Gas burners are also still evolving. Although my designs permit total primary flame combustion (if the burner is built according to instructions and properly adjusted--most people feel that near total primary flame combustion is enough to suit them), anyone with a lathe can improve even this performance; the more nearly perfect the burner's construction, the smoother its performance. Smoother performance translates to a greater turn-down range and lower gas consumption (I have found lathe turned accelerator/end caps allow me to drop down one full orifice size, with performance that is just plain sweet).
Finally, it should be noted that most existing burners can be retrofited with gas accelerators (simple MIG tips), bringing their performance way up--not to total primary flame combustion--but to a whole lot better performance level than their original designs permitted. Unfortunately, gas pressure usually has to be reduced afterward in order to preserve the forge insulation. So, improvement is mostly limited to fuel consumption figures, rather than increased forge performance. Otherwise, the heat increase is likely to "gut" the existing forge linings. However, the improvement is also likely to end the problem of "blue exhaust flames" which is a sure indication of incomplete combustion, resulting in raised carbon monoxide levels.

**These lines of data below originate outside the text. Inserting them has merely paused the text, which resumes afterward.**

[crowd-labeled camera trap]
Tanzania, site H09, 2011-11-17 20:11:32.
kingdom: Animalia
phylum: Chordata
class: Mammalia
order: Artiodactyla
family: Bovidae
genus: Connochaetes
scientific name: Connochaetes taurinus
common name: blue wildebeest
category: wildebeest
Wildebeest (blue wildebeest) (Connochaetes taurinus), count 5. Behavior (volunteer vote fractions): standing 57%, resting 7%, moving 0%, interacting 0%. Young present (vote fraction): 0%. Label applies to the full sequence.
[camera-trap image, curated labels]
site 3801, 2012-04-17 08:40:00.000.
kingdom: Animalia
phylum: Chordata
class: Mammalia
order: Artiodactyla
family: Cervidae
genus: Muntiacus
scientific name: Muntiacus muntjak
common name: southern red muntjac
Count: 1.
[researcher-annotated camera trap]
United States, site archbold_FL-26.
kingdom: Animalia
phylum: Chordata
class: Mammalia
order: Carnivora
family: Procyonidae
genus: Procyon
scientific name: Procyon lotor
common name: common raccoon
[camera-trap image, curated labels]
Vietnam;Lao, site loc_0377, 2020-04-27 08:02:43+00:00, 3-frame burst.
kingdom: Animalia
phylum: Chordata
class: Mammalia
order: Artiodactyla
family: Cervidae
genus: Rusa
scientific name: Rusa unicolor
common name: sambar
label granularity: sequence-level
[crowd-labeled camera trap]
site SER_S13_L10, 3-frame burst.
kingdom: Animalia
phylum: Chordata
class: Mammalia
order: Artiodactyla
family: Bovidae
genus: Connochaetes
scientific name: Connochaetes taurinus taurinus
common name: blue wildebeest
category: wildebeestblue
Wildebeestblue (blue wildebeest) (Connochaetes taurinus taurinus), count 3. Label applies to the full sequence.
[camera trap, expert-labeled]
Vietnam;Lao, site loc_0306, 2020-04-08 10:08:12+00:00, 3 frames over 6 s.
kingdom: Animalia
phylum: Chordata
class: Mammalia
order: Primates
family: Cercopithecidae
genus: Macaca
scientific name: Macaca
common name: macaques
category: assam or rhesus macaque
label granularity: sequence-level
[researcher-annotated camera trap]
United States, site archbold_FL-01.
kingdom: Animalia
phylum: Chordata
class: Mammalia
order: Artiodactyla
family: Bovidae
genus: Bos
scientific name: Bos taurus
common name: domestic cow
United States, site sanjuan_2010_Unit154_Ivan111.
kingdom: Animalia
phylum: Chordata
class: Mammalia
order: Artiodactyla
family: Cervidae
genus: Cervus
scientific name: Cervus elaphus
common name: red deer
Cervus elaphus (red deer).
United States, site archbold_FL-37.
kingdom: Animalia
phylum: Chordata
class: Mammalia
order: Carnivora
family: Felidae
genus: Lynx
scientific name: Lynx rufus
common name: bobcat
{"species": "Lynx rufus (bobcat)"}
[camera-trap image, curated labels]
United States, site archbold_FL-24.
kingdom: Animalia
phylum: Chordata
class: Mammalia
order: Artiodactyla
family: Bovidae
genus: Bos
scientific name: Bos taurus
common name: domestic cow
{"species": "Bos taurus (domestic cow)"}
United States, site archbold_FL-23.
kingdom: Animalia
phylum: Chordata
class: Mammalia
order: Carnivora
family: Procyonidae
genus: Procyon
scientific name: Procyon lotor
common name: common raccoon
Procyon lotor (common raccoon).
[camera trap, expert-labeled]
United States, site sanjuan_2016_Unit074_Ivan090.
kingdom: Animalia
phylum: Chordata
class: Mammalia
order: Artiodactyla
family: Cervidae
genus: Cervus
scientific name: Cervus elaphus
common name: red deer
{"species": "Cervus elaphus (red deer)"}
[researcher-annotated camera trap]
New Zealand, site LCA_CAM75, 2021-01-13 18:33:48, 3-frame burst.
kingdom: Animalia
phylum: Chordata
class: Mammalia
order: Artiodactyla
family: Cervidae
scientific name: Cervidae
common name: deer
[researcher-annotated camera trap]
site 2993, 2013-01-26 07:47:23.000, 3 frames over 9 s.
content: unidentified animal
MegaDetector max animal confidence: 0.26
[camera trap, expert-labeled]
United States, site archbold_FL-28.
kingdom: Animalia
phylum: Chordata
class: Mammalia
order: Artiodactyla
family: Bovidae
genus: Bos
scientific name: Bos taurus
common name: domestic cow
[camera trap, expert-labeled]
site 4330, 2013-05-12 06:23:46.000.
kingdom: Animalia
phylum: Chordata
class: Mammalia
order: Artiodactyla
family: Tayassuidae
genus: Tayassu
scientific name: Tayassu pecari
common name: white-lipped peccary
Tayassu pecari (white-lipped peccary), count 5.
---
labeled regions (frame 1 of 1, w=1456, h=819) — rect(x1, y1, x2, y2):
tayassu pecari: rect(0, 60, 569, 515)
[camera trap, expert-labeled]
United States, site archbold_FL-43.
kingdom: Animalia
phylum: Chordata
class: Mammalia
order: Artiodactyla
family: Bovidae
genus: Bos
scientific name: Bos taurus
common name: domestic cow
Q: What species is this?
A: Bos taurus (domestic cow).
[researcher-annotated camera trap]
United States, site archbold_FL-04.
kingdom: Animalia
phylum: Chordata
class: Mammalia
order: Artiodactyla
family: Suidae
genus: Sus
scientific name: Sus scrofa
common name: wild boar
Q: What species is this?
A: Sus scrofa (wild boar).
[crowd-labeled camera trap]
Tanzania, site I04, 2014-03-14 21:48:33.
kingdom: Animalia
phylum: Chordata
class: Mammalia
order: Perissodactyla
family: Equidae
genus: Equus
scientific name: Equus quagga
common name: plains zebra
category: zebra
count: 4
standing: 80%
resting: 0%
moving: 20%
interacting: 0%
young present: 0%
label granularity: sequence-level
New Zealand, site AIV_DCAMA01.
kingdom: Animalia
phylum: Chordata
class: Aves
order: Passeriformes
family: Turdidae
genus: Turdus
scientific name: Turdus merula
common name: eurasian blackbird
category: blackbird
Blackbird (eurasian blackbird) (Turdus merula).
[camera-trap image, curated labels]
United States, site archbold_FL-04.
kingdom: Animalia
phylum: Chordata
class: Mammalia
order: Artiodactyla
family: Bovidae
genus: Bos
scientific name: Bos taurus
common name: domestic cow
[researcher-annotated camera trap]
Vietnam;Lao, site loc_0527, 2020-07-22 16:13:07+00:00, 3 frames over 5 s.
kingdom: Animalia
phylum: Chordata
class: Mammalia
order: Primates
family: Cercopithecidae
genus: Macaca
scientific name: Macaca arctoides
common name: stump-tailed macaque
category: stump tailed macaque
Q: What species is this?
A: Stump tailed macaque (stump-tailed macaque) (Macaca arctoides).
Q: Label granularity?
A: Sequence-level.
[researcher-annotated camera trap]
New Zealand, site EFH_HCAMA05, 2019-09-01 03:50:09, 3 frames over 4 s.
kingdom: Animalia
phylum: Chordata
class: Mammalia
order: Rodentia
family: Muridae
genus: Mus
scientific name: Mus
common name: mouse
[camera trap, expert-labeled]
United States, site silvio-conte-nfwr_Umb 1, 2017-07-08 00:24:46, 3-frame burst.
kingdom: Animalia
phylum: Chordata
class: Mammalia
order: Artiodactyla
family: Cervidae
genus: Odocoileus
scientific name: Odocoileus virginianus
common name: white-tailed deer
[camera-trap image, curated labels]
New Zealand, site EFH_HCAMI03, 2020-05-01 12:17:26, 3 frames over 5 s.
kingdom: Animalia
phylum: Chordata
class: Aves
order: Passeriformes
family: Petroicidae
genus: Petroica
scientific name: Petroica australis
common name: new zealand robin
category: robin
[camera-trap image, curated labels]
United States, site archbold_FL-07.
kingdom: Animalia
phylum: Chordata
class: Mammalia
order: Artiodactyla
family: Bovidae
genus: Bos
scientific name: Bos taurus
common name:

Michael Porter (author of "Gas Burners for Forges, Furnaces, & Kilns" AKA Dr. Frankenburner)
Michael Tomasino wrote:
> I have a venturi style gas forge that I have recently started using after taking a blacksmithing class. I have a problem where one jet will not produce a good flame. The flame is erratic and when it is there is blue only where the work is. You cannot see the flame at the top of the forge. I'm trying to get a good welding flame from it. The forge is a two jet model, that I purchased from ebay about a year ago. I would appreciate any help with the problem.